* **ФРАГМЕНТ ДОКУМЕНТА**
------------------------------------------------------------------------

Таким образом, категориальный аппарат литературоведения является системой герменевтических канонов, правил, формул, фиксированных понятий «жанра», «стиля», «романа», «оды», «целостности» произведения и проч. Последние, в свою очередь, представляют собой не дедуктивные формулы или логические правила, типологические образования, позволяющие в каком-то виде верифицировать или фальсифицировать выдвигаемые гипотезы в отношении содержания или строения текста, а своего рода топику, топические точки зрения, служащие средством достижения согласия в отношении текста, внутрикорпоративным конвенциональным средством интерпретации и дискуссии.
Литературоведческая «истина» не тождественна «научной», а, соответственно, отличается от фактографической констатации эмпирического исследователя74. Однако, ориентируясь на идеал позитивной науки, особенно значимой для современного литературоведения, филология декларирует готовность подчиняться требованиям объективности, т. е. воспроизводства тех же результатов при интерсубъективной проверке. Напряжения, открывающиеся в антиномических интерпретациях, свидетельствуют об идеологическом характере подобных форм аналитической работы. Каноны филологического труда являются лишь методическими формулами интерпретации и задают правила истолкования, постулируя необходимость определения «целого» и «частей», последовательности и связи различных переходов и т. п., но не содержат никаких элементов теории, т. е. содержательных, конститутивных признаков дескрипции или структуры объяснения, исходящих из определенным образом проведенного трансцендентального описания реальности.

------------------------------------------------------------------------

* **ИЗУЧИТЕ МАТЕРИАЛ**
1. Пожалуйста, перепишите дословно часть фрагмента о литературоведении: начните со слов «Таким образом, категориальный» и остановитесь после слов «интерпретации и дискуссии.».
2. Чем, согласно фрагменту о литературоведении, являются каноны филологического труда?

* **РАЗДЕЛ ДАННЫХ**
------------------------------------------------------------------------

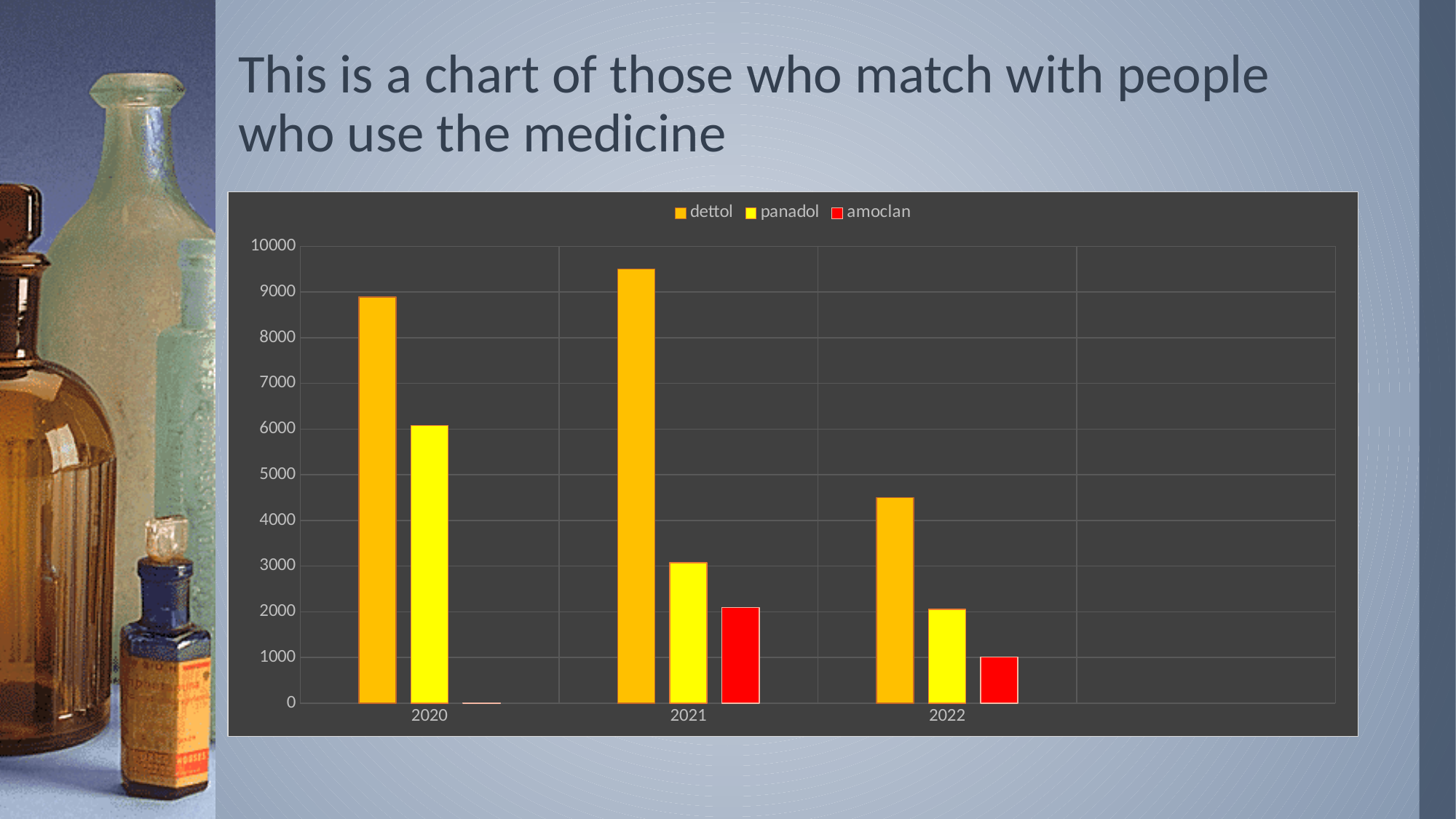
Is the value for dettol in 2021 greater or less than 9000? greater In which year is the dettol bar highest? 2021 In which year is the dettol bar lowest? 2022 Do the panadol values rise or fall from 2020 to 2022? fall How many years are shown on the x axis? 3 In which year is the panadol bar highest? 2020 Is the value for dettol in 2022 greater or less than 5000? less Which series is shown in red in the legend? amoclan What kind of chart is shown on the slide? bar chart How many series does the legend list? 3 Which is larger in 2021, the panadol bar or the amoclan bar? panadol Is the value for panadol in 2020 greater or less than 5000? greater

------------------------------------------------------------------------

* **ОТВЕТЫ ПО ПОРЯДКУ**
1.
Таким образом, категориальный аппарат литературоведения является системой герменевтических канонов, правил, формул, фиксированных понятий «жанра», «стиля», «романа», «оды», «целостности» произведения и проч. Последние, в свою очередь, представляют собой не дедуктивные формулы или логические правила, типологические образования, позволяющие в каком-то виде верифицировать или фальсифицировать выдвигаемые гипотезы в отношении содержания или строения текста, а своего рода топику, топические точки зрения, служащие средством достижения согласия в отношении текста, внутрикорпоративным конвенциональным средством интерпретации и дискуссии.

2. Они являются лишь методическими формулами интерпретации и задают правила истолкования.